Microsoft 365 tools exploited for mass spamming of phishing emails, over 70 businesses targeted
In a recent development, security experts have warned of a new phishing campaign targeting organisations using Microsoft 365's Direct Send feature in Exchange Online. This campaign, which has already affected more than 70 organisations, is particularly dangerous as it allows attackers to bypass traditional email security controls and deliver phishing emails that appear to originate from within the targeted organisation.
The phishing emails often resemble voicemail notifications, containing a PDF attachment with a QR code redirecting users to a phishing site designed to harvest Microsoft 365 credentials. One instance involved an alert triggered by a Ukrainian IP address, an unexpected and unusual location for the affected organisation.
The attackers have been using PowerShell to send emails appearing to come from a legitimate internal address via the smart host. Notably, the Direct Send feature doesn't require authentication, making it accessible to attackers without credentials, tokens, or access to the tenant.
To protect against such attacks, organisations should adopt a layered security approach that addresses both technical controls and user awareness.
## Technical Controls
Microsoft introduced a setting called "Reject Direct Send" in April 2025 to help organisations block unwanted use of the Direct Send feature. Enabling this setting prevents unauthenticated actors from exploiting this pathway to send spoofed internal emails. Organisations are advised to enable this setting to secure their systems.

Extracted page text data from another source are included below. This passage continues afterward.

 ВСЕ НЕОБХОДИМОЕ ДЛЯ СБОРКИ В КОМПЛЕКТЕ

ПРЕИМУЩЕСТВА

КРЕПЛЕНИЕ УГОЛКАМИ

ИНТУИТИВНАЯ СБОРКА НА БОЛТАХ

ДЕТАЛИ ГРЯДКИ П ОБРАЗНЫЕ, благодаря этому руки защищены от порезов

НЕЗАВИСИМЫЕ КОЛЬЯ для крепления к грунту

Another crucial measure is implementing a strict DMARC policy (p=reject), which instructs email receivers to reject emails that fail SPF or DKIM checks. This reduces the likelihood of unauthorised emails being delivered. Organisations should also enforce SPF hardfail, moving from a softfail SPF configuration to a hardfail to block unauthorised senders outright. However, organisations should assess the impact on legitimate routing scenarios before making this change.

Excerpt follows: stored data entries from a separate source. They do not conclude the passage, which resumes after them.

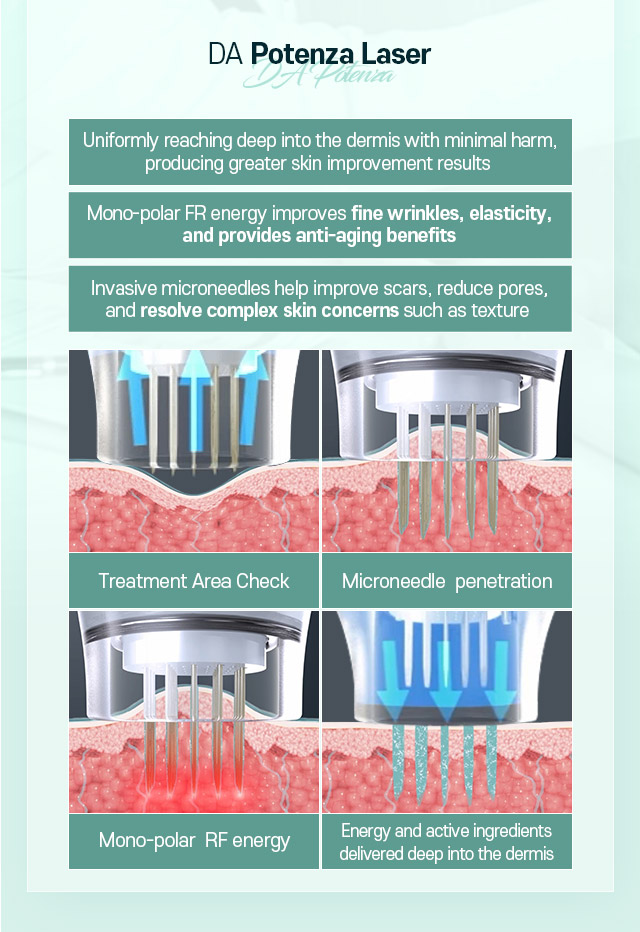 DA Potenza Laser
DA Potenza

Uniformly reaching deep into the dermis with minimal harm, producing greater skin improvement results

Mono-polar FR energy improves fine wrinkles, elasticity, and provides anti-aging benefits

Invasive microneedles help improve scars, reduce pores, and resolve complex skin concerns such as texture

Treatment Area Check

Microneedle penetration

Mono-polar RF energy

Energy and active ingredients delivered deep into the dermis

Organisations should also configure email security solutions to review or quarantine messages that appear to be internal but are not properly authenticated, reducing exposure to spoofed emails. Utilising built-in or third-party anti-spoofing controls to detect and block fraudulent internal sender addresses is also recommended.
Regularly monitoring for suspicious email activity, including unusual patterns or spikes in messages sent via Direct Send, is essential.

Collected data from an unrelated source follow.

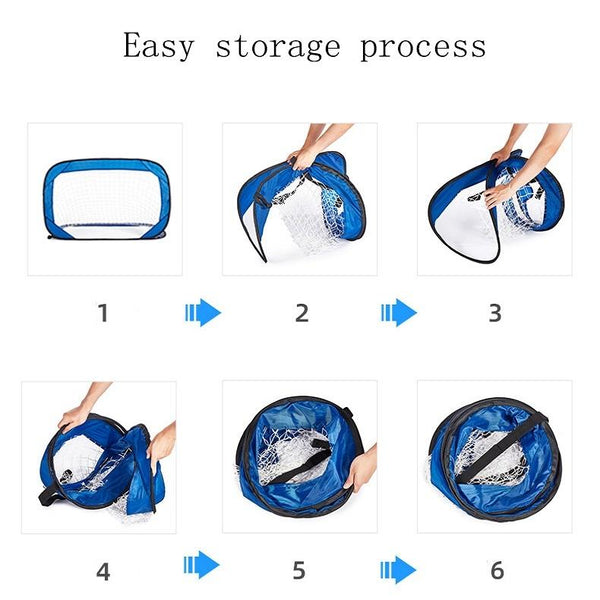 Easy storage process

1

2

3

4

5

6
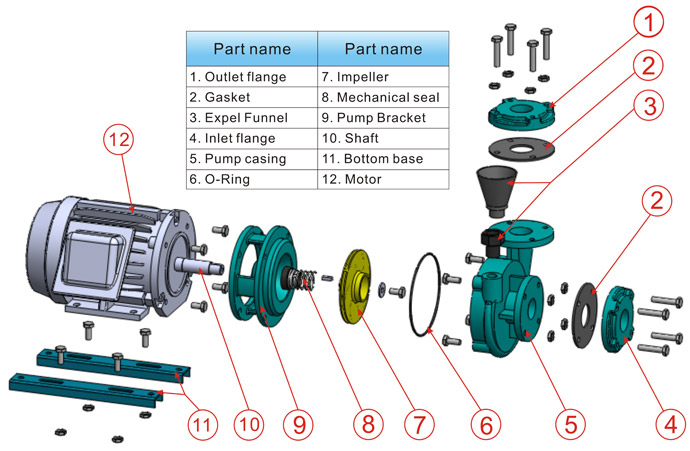 | Part name | Part name |
|---|---|
| 1. Outlet flange | 7. Impeller |
| 2. Gasket | 8. Mechanical seal |
| 3. Expel Funnel | 9. Pump Bracket |
| 4. Inlet flange | 10. Shaft |
| 5. Pump casing | 11. Bottom base |
| 6. O-Ring | 12. Motor |

1
2
3
12
2
11
10
9
8
7
6
5
4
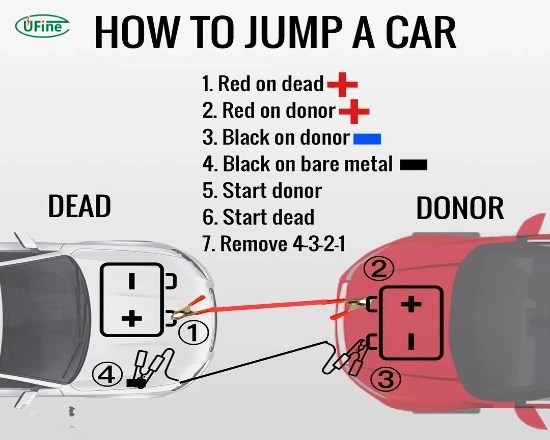 UFine

HOW TO JUMP A CAR

1. Red on dead +
2. Red on donor +
3. Black on donor −
4. Black on bare metal −
5. Start donor
6. Start dead
7. Remove 4-3-2-1

DEAD

DONOR

−
+
①
④

②
+
−
③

## Operational and Awareness Measures
Employee security training is crucial. Staff should be trained to recognise phishing attempts, including QR code phishing and spoofed internal emails. Employees should understand that not all internal-looking emails are trustworthy.
Regularly auditing and updating email security policies and incident response plans to account for new threat vectors such as Direct Send abuse is also important.
Where possible, the use of the Direct Send feature should be limited to only those devices and applications that absolutely require it, reducing the attack surface.
## Additional Considerations
Ensure that smart hosts used for Direct Send are not open to external connections unless absolutely necessary, and validate that they are configured securely. Monitoring for unauthorised PowerShell scripts that may be used to automate phishing attacks through Direct Send is also advisable.
Organisations should enforce a static IP address in the SPF record to prevent unwanted send abuse, as recommended by Microsoft.
By combining these technical and operational measures, organisations can significantly reduce the risk of phishing attacks leveraging the Direct Send feature in Microsoft 365 Exchange Online.
Remember, "Don't assume internal means safe," said Barnea. Stay vigilant and secure your organisation today.
Cybersecurity experts should emphasize the importance of infrastructure security to protect against phishing campaigns targeting Microsoft 365 users, particularly those using the Direct Send feature. Enhancing technology such as implementing the "Reject Direct Send" setting, enforcing a strict DMARC policy, configuring email security solutions, and regularly monitoring for suspicious activity can help secure systems against such attacks. Additionally, operational measures like employee security training, regular audits, and limiting the use of the Direct Send feature should be considered to strengthen overall cybersecurity posture.